▶ **TASK TO CARRY OUT**
Arrange every line of the items below as a JSON list of strings, one string per line, skipping blank lines. Leave the pictures out.

[Items on scene geometry]

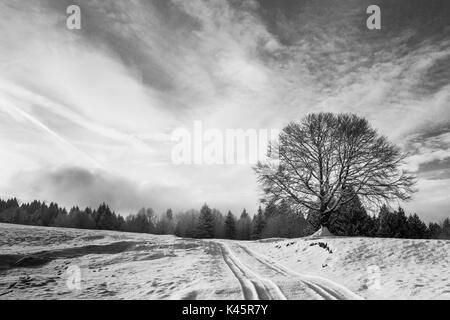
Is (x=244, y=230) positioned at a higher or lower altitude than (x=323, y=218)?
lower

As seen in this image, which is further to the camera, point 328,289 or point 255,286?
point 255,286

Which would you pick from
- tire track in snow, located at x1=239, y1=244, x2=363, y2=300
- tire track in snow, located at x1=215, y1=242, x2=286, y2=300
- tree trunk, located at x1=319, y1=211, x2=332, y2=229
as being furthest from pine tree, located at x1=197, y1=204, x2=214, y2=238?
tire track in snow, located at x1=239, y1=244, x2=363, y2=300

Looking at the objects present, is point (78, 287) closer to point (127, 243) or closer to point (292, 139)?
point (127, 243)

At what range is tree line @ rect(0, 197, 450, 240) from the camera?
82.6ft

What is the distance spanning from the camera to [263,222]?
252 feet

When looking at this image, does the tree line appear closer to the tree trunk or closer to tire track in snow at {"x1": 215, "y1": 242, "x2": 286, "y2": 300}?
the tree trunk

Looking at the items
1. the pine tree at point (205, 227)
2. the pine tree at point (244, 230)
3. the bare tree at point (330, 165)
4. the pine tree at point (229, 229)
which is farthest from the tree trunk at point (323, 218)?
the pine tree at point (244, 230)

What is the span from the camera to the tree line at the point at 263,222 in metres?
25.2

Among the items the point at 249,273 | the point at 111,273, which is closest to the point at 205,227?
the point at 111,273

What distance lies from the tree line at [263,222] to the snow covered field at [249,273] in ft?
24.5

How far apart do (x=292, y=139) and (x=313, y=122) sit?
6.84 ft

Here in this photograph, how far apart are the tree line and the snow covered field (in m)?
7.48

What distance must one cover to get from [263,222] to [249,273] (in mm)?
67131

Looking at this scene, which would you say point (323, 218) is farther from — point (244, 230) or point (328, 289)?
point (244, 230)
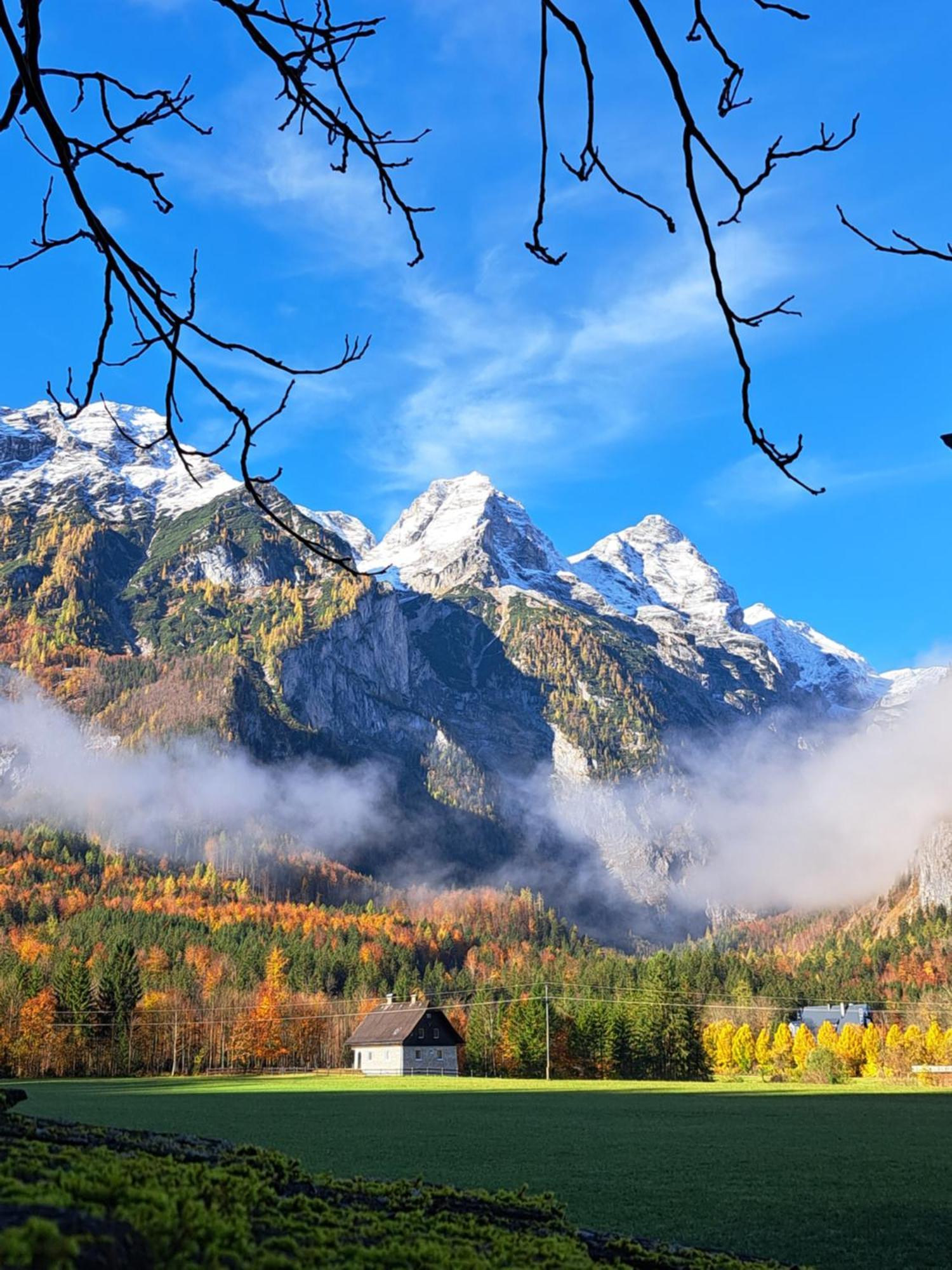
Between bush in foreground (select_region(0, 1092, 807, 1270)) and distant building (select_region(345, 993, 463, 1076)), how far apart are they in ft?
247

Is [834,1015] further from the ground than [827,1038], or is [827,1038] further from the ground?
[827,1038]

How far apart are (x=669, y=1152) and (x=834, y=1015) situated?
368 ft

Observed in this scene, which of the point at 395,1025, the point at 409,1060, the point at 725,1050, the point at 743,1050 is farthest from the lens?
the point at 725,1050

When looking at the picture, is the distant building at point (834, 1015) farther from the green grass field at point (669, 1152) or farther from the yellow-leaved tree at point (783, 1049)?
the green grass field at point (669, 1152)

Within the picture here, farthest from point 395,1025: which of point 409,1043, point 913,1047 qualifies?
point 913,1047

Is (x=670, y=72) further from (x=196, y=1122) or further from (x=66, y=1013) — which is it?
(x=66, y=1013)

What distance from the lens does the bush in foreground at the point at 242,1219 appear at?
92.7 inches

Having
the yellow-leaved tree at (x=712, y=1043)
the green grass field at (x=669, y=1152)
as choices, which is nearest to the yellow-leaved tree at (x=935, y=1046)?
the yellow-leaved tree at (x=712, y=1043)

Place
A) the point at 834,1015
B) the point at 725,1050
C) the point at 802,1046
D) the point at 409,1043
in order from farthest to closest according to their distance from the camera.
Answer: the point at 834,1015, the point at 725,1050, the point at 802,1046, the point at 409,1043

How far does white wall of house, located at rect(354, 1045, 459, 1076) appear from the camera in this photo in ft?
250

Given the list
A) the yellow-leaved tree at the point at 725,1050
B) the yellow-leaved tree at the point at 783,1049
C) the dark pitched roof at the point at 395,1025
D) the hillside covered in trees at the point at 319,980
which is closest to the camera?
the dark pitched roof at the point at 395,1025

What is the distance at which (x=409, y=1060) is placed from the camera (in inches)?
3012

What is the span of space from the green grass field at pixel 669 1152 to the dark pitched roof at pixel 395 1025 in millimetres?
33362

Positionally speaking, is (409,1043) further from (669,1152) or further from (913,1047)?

▶ **RESULT OF THE TASK**
[
  "Is (x=244, y=230) positioned at a higher or lower altitude than (x=323, y=218)?",
  "lower",
  "As seen in this image, which is further to the camera, point 328,289 or point 255,286?",
  "point 255,286",
  "Which would you pick from",
  "- tire track in snow, located at x1=239, y1=244, x2=363, y2=300",
  "- tire track in snow, located at x1=215, y1=242, x2=286, y2=300",
  "- tree trunk, located at x1=319, y1=211, x2=332, y2=229",
  "as being furthest from pine tree, located at x1=197, y1=204, x2=214, y2=238?",
  "tire track in snow, located at x1=239, y1=244, x2=363, y2=300",
  "Looking at the objects present, is point (78, 287) closer to point (127, 243) or closer to point (292, 139)?",
  "point (127, 243)",
  "At what range is tree line @ rect(0, 197, 450, 240) from the camera?",
  "82.6ft",
  "What is the distance spanning from the camera to [263,222]?",
  "252 feet",
  "When looking at this image, does the tree line appear closer to the tree trunk or closer to tire track in snow at {\"x1\": 215, \"y1\": 242, \"x2\": 286, \"y2\": 300}?",
  "the tree trunk",
  "Looking at the items",
  "1. the pine tree at point (205, 227)",
  "2. the pine tree at point (244, 230)",
  "3. the bare tree at point (330, 165)",
  "4. the pine tree at point (229, 229)",
  "which is farthest from the tree trunk at point (323, 218)?",
  "the pine tree at point (244, 230)",
  "What is the span from the camera to the tree line at the point at 263,222 in metres?",
  "25.2",
  "Among the items the point at 249,273 | the point at 111,273, which is closest to the point at 205,227?",
  "the point at 111,273",
  "What distance lies from the tree line at [263,222] to the snow covered field at [249,273] in ft?",
  "24.5",
  "How far apart do (x=292, y=139) and (x=313, y=122) sit?",
  "6.84 ft",
  "Here in this photograph, how far apart are the tree line and the snow covered field (in m)?",
  "7.48",
  "What distance must one cover to get from [263,222] to [249,273] (in mm)?",
  "67131",
  "Looking at this scene, which would you say point (323, 218) is farther from — point (244, 230) or point (328, 289)?",
  "point (244, 230)",
  "Between bush in foreground (select_region(0, 1092, 807, 1270)) and distant building (select_region(345, 993, 463, 1076)), how far apart are they in ft?",
  "247",
  "Is [834,1015] further from the ground than [827,1038], or is [827,1038] further from the ground?",
  "[827,1038]",
  "How far apart are (x=669, y=1152) and (x=834, y=1015) situated?",
  "368 ft",
  "Observed in this scene, which of the point at 395,1025, the point at 409,1060, the point at 725,1050, the point at 743,1050 is farthest from the lens?",
  "the point at 725,1050",
  "When looking at the picture, is the distant building at point (834, 1015) farther from the green grass field at point (669, 1152) or farther from the yellow-leaved tree at point (783, 1049)?",
  "the green grass field at point (669, 1152)",
  "Within the picture here, farthest from point 395,1025: which of point 409,1043, point 913,1047 qualifies?",
  "point 913,1047",
  "Is (x=670, y=72) further from (x=196, y=1122) or further from (x=66, y=1013) — which is it?",
  "(x=66, y=1013)",
  "What distance from the lens does the bush in foreground at the point at 242,1219 appear at?",
  "92.7 inches",
  "Having",
  "the yellow-leaved tree at (x=712, y=1043)",
  "the green grass field at (x=669, y=1152)",
  "as choices, which is nearest to the yellow-leaved tree at (x=935, y=1046)?",
  "the yellow-leaved tree at (x=712, y=1043)",
  "Place",
  "A) the point at 834,1015",
  "B) the point at 725,1050",
  "C) the point at 802,1046",
  "D) the point at 409,1043",
  "in order from farthest to closest according to their distance from the camera.",
  "Answer: the point at 834,1015, the point at 725,1050, the point at 802,1046, the point at 409,1043",
  "How far does white wall of house, located at rect(354, 1045, 459, 1076) appear from the camera in this photo in ft?",
  "250",
  "Given the list",
  "A) the yellow-leaved tree at the point at 725,1050",
  "B) the yellow-leaved tree at the point at 783,1049",
  "C) the dark pitched roof at the point at 395,1025",
  "D) the hillside covered in trees at the point at 319,980",
  "which is closest to the camera?",
  "the dark pitched roof at the point at 395,1025",
  "What is the distance at which (x=409, y=1060) is placed from the camera (in inches)?",
  "3012",
  "What is the span of space from the green grass field at pixel 669 1152 to the dark pitched roof at pixel 395 1025 in millimetres?",
  "33362",
  "Positionally speaking, is (409,1043) further from (669,1152) or further from (913,1047)?"
]